Coisas de menina
by Turmalina
O vestido era de festa e eram os poucos dias de calor que experimentávamos.Tão acostumados ao branco da neve, quando chegava o verão era exatamente de branco que nos vestíamos. Parece um pouco de falta de originalidade, mas era só um a questão de costume.Ou talvez minha mãe fosse mesmo muito tradicional.
Seriam 15 horas de São Petersburgo até Helsinki em condições não tão confortáveis assim, mas eu não me importava, sentia-me livre. Os últimos dias não foram fáceis.

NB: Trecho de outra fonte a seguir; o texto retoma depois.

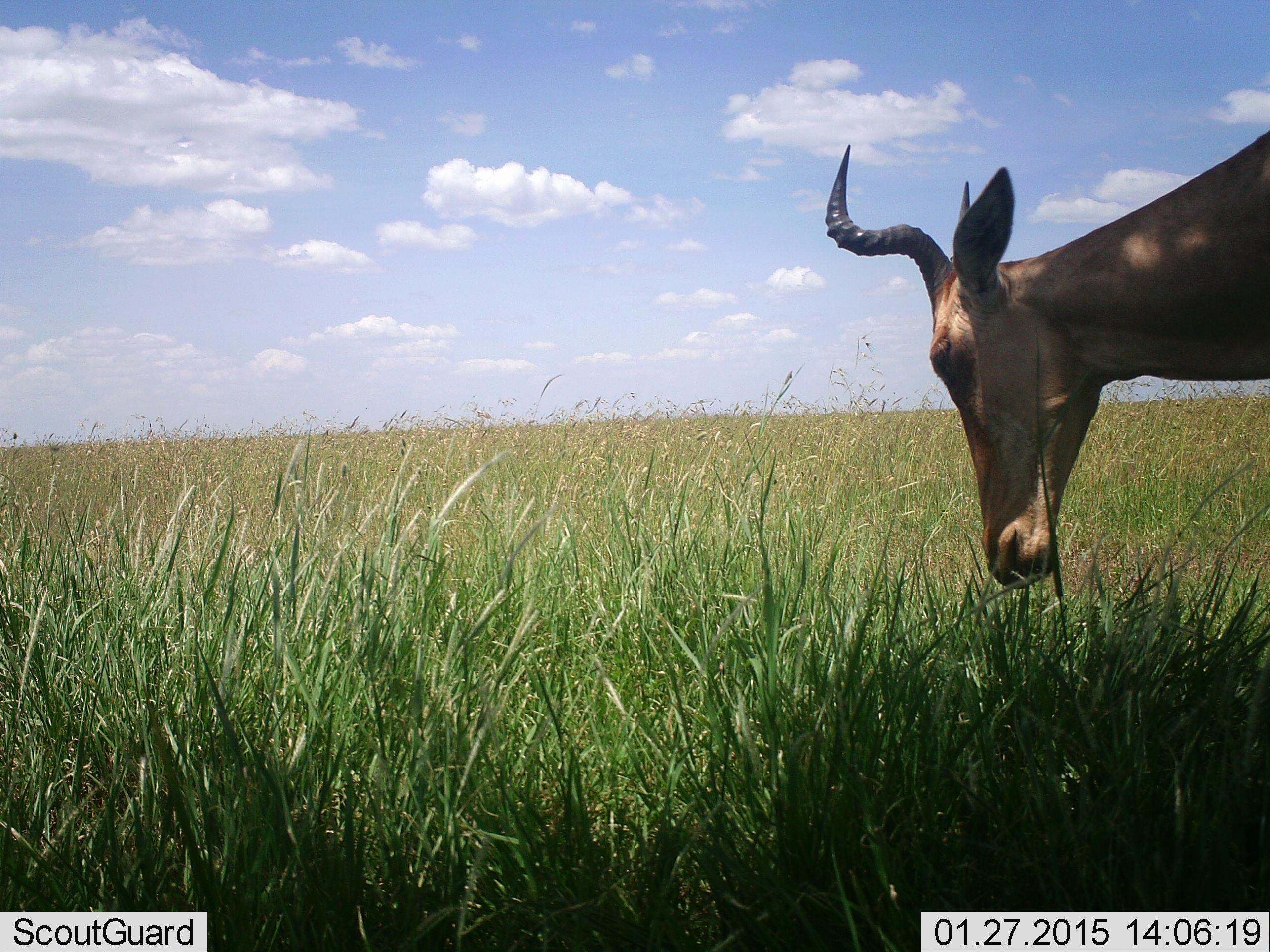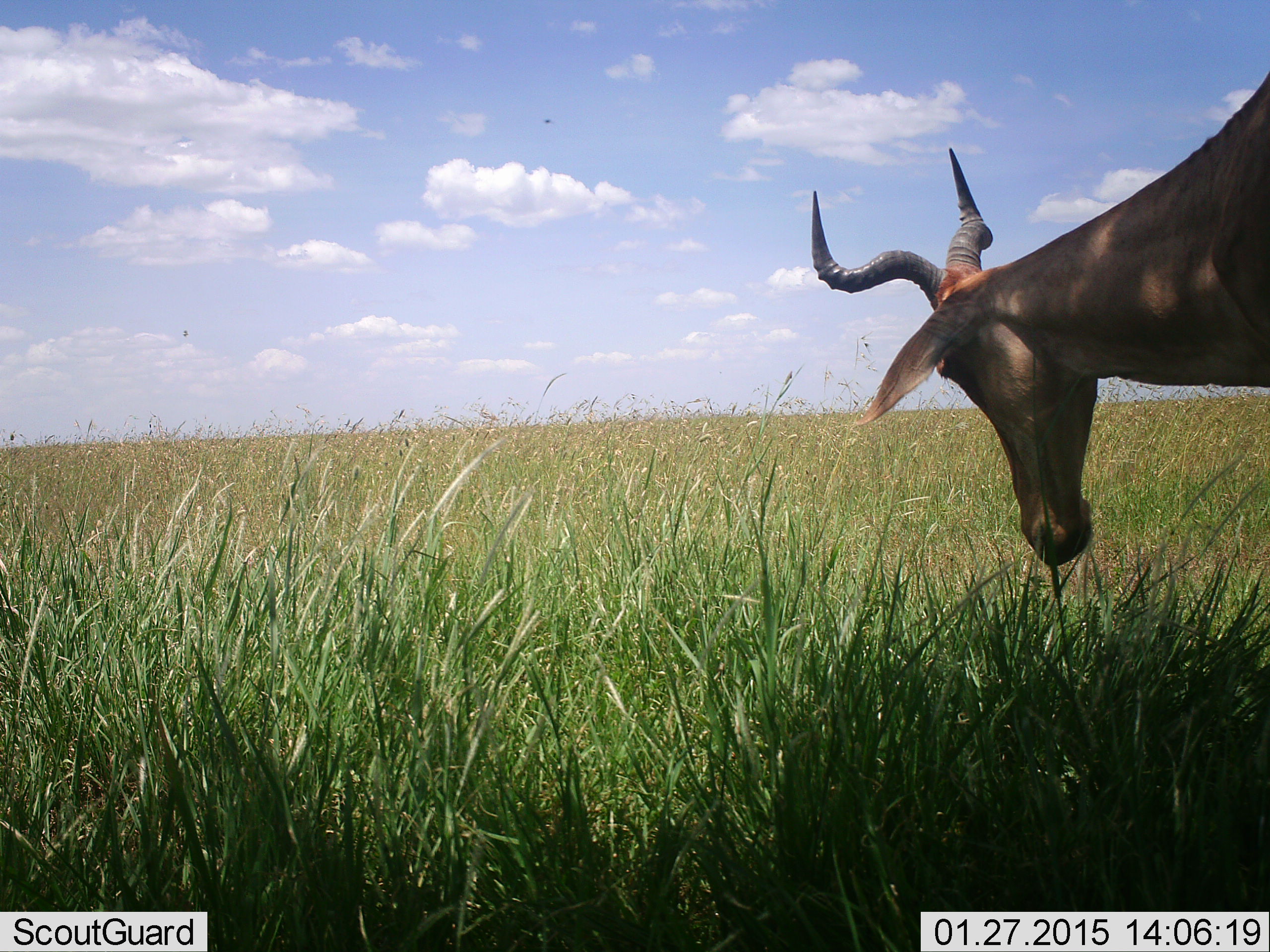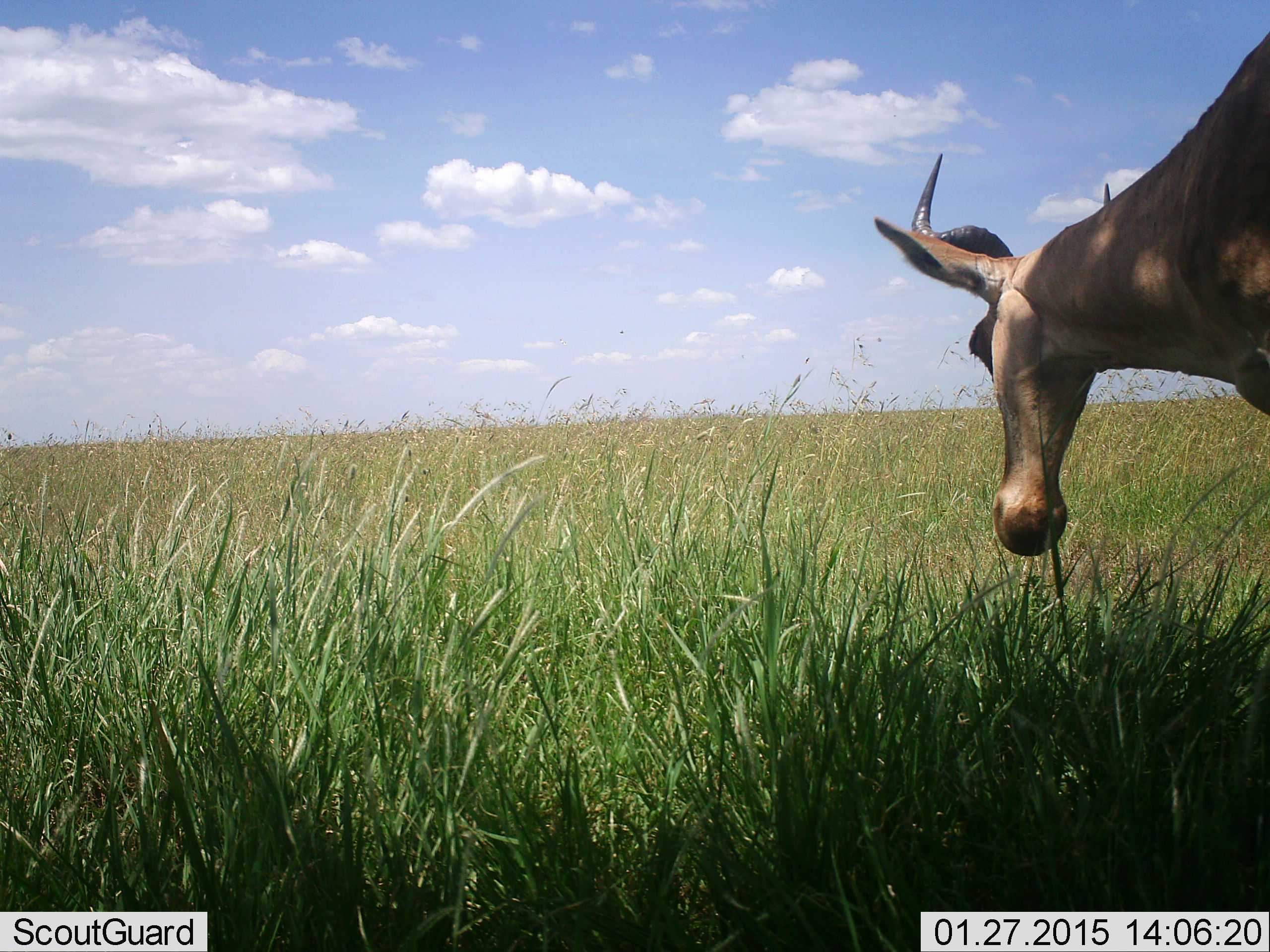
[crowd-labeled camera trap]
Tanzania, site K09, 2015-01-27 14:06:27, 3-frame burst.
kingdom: Animalia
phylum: Chordata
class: Mammalia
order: Artiodactyla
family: Bovidae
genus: Alcelaphus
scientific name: Alcelaphus buselaphus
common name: hartebeest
Hartebeest (Alcelaphus buselaphus), count 1. Behavior (volunteer vote fractions): standing 91%, resting 0%, moving 9%, interacting 0%. Young present (vote fraction): 0%. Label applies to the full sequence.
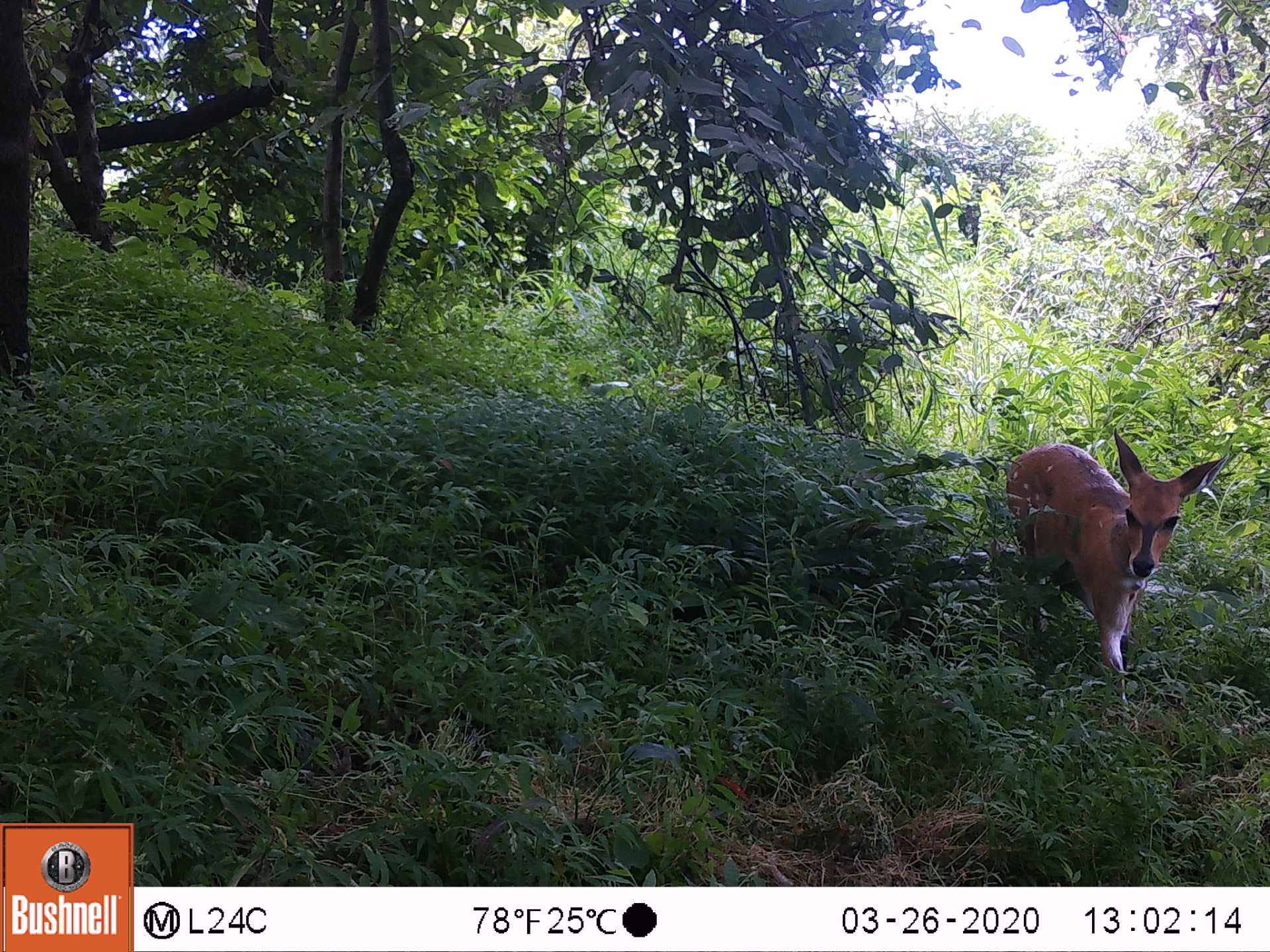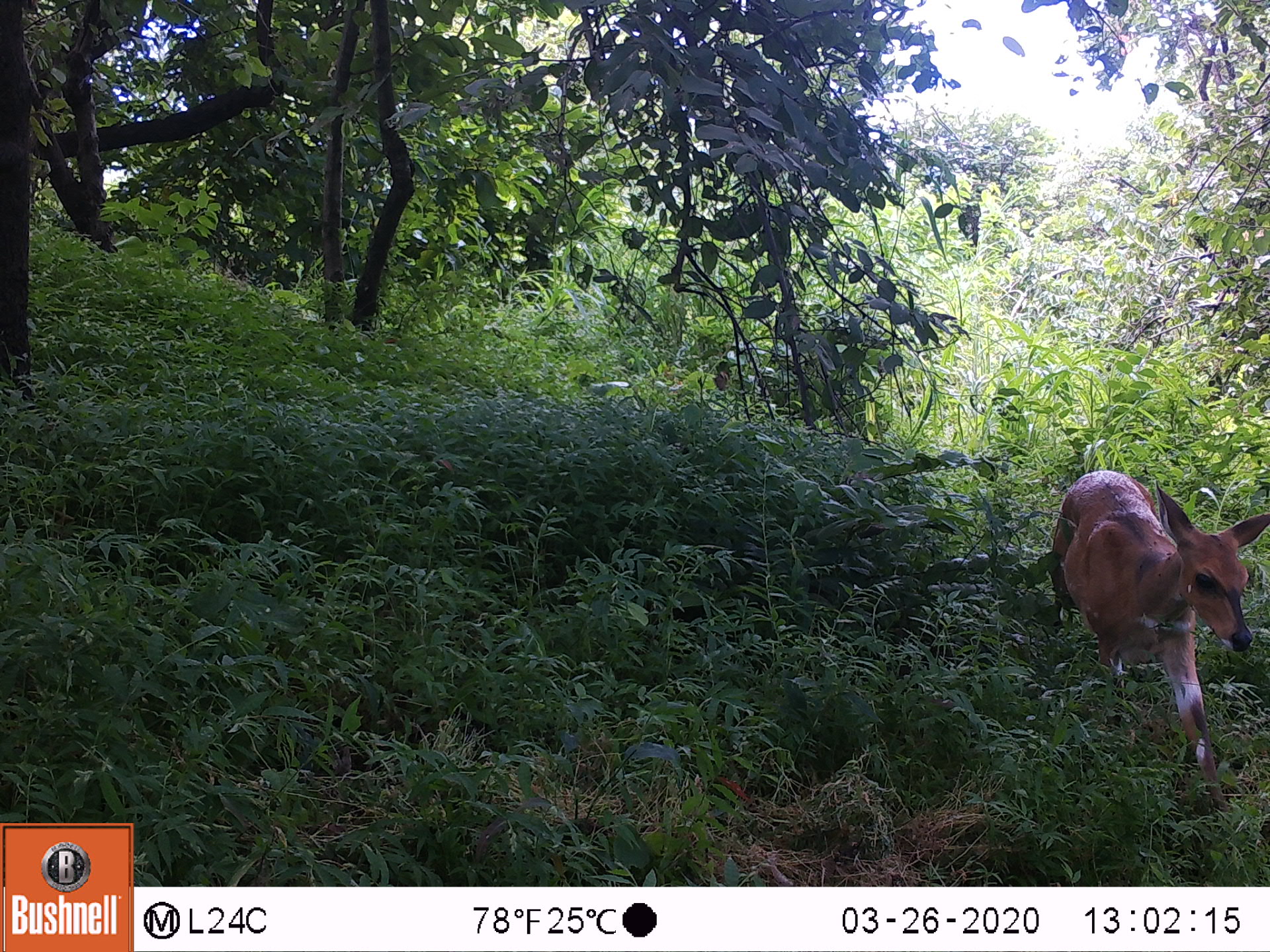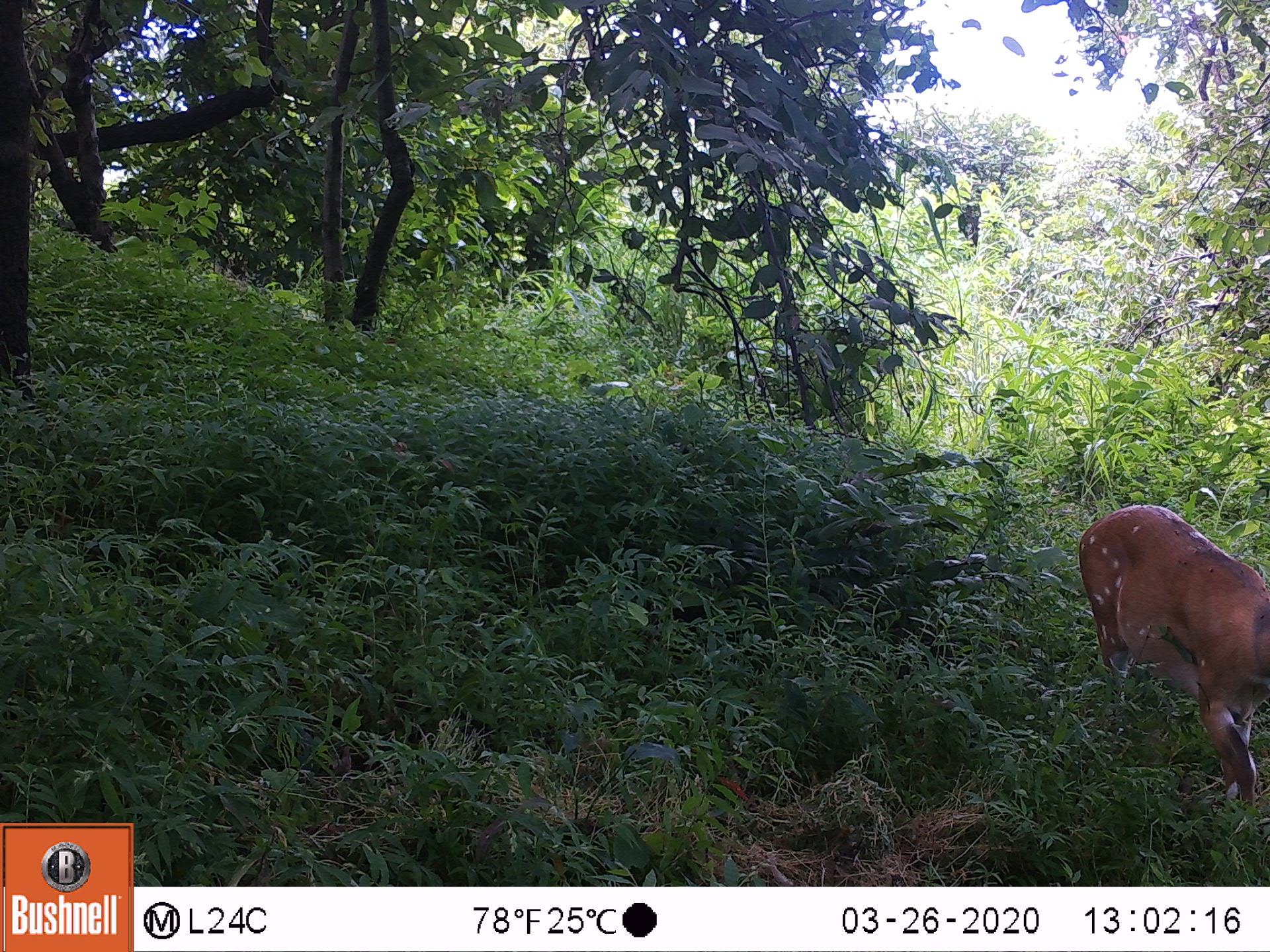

Eu gostava de ser a Fada Açucarada, mas para tanto era preciso mais do que açucar.
Aos 11 anos era muita responsabilidade fazer parte do corpo de baile do Kirov. Eram muitas as cobranças, minhas mesmas.Mas era impossível esquecer também a rigidez dos professores, e principalmente a da minha mãe. Lembro que nos ensaios, em vésperas de apresentação, meus pés doídam de segunda à segunda, sem descanso. A ponta dos dedos, então, viviam dormentes. Se bem que os aplausos abafavam qualquer dor e confortavam-me imensamente a alma.
Mas lembro-me especialmente deste dia, do cheiro da lenha queimando nas fornalhas, com meus cabelos rebelando-se ao vento, enquanto o trem avançava ruidoso.Eu ia para o Festival de Artes e Cultura que acontecia todo ano na capital da Finlândia. Mas ia com meu pai. Com ele me sentia amada e segura. Podia até tomar sorvete e me sujar, podia falar tudo o que me vinha à cabeça sem o medo de ser repreendida.Com meu pai eu era feliz e era criança.
Até hoje quando abro a caixinha de música que ele me comprou naquele dia, deixo escapar um suspiro de saudade.Saudade de um dia que foi realmente feliz!


















Agora espero os zombies ;o)
Ora aqui está uma zombie, que gostou mesmo muito desta sua história, Turmalina. É claro que o vestido é de festa! E aposto que o cabelo tinha um laço também branco, que a fotografia não apanhou!
Sabe que enquanto lia só me lembrava do Quebra-Nozes — com três meninas em casa, já perdi a conta às vezes em que, no Natal (e às vezes fora de saison, para mal dos meus pecados) — assisti ao dito (para não falar já do filme de animação com a Barbie como Clara, que não havia maneira de parar de passar cá em casa …). Mas continuo a adorar a música, sobretudo a parte das danças! Que surpresa, o clip final … é mesmo som de caixa de música!
Querida Zombie Joana, obrigada! Sabe, fui menina mimada, embora não gostasse dos vestidos rodados e laços de fita no cabelo. Cresci boa parte ao lado da família da minha mãe , aonde eu era (e sou até hoje) a única neta, a única prima e a única filha…o restante eram garotos. Agora sou mãe de menino. Os filmes da Barbie nunca vi, mas em compensação, graças à paixão da minha mãe pelo ballet, perdi a conta dos espetáculos que assisti. Meu favorito é o Lago dos Cisnes e acho que a Barbie já foi Odette tb, não é?